Pendant que les judéo-wasp ont la tête dans les étoiles, les Ritals vont au charbon. Ils plongent dans le fracas de la vie urbaine, trustant le film de gangsters et les récits d’ascension sociale. Coppola, avec sa saga rétro du Parrain (72-74), donne ses lettres de noblesse à la Mafia et invente le polar opératique. Al Pacino est de la fête, qui s’affirme à l’époque, encore plus que son compatriote et rival Bob De Niro (icône de Taxi driver, 76), comme le corps protéiforme et masochiste du polar américain : Un Après-midi de chien (75), Le Parrain 1 et 2, Cruising (80), Serpico (73). De son côté, l’hitchcocko-italo-américain De Palma fantasme sur les symboles menstruels dans Carrie (76), où John Travolta pointe le bout de son nez, avant de devenir le Fred Astaire du disco et d’attraper La Fièvre du samedi soir (77).
Rital-prolétariat toujours quand Sylvester Stallone relance le film de boxe avec Rocky (76) un genre auquel Scorsese redonnera toute sa splendeur avec Raging Bull en 80. Quant à l’outsider plus classique Michael Cimino, il voyage au bout de l’enfer de la roulette russe dans le premier grand Vietnam-film (78), suivi par la déflagration psychédélique d’Apocalypse now de Coppola (79).

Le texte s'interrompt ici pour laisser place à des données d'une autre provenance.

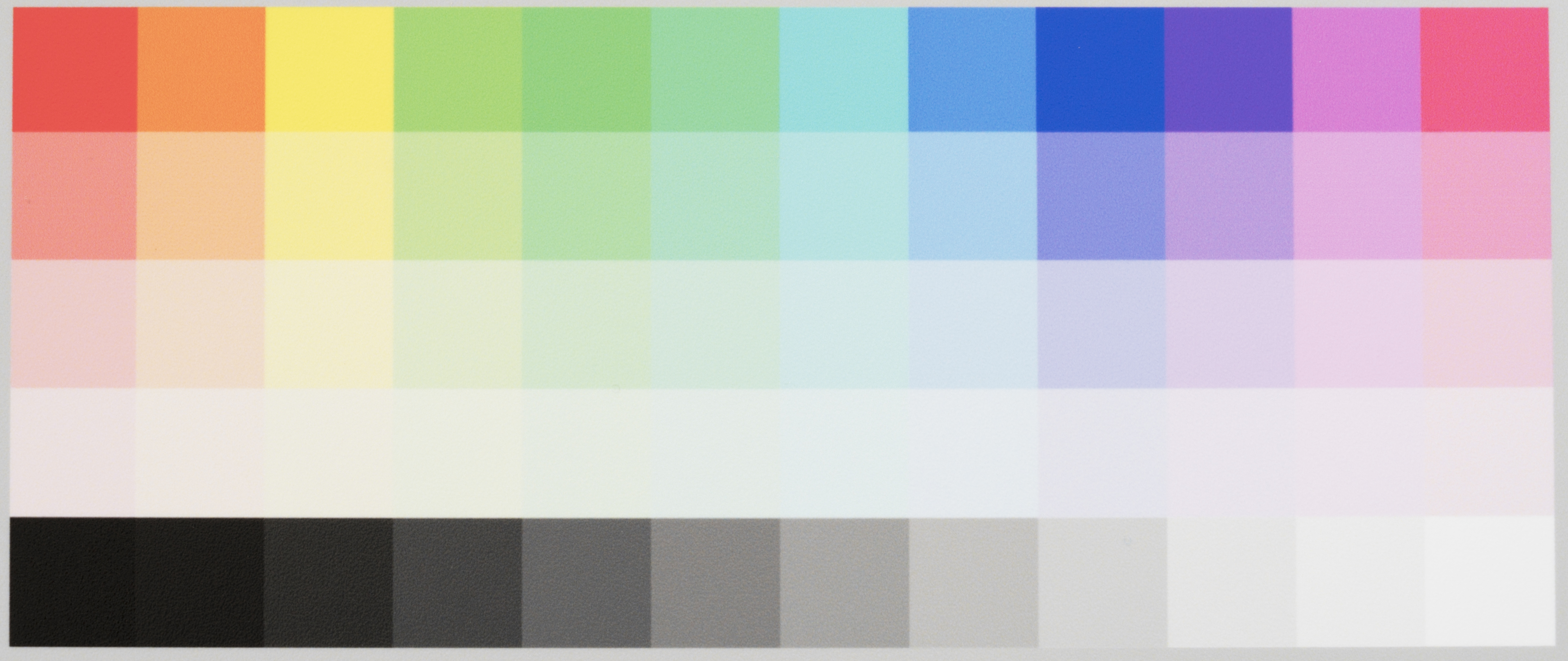 Image Result For How To Check Color Left In Printer Canon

Les années 80, avec leur cortège de yuppies et d’affairistes cocaïnés, verront débarquer à Hollywood un contingent britannique issu de la pub qui lancera une OPA sur la disco-fever et la dance-music avec Flashdance (Adrian Lyne, 83) ou Fame (Alan Parker, 80) et ajoutera une couche de noirceur aux SF ripolinées à Hollywood (Alien et Blade runner de Ridley Scott), avant de sombrer dans les affres du SM chicos (9 semaines 1/2 d’Adrian Lyne, 86).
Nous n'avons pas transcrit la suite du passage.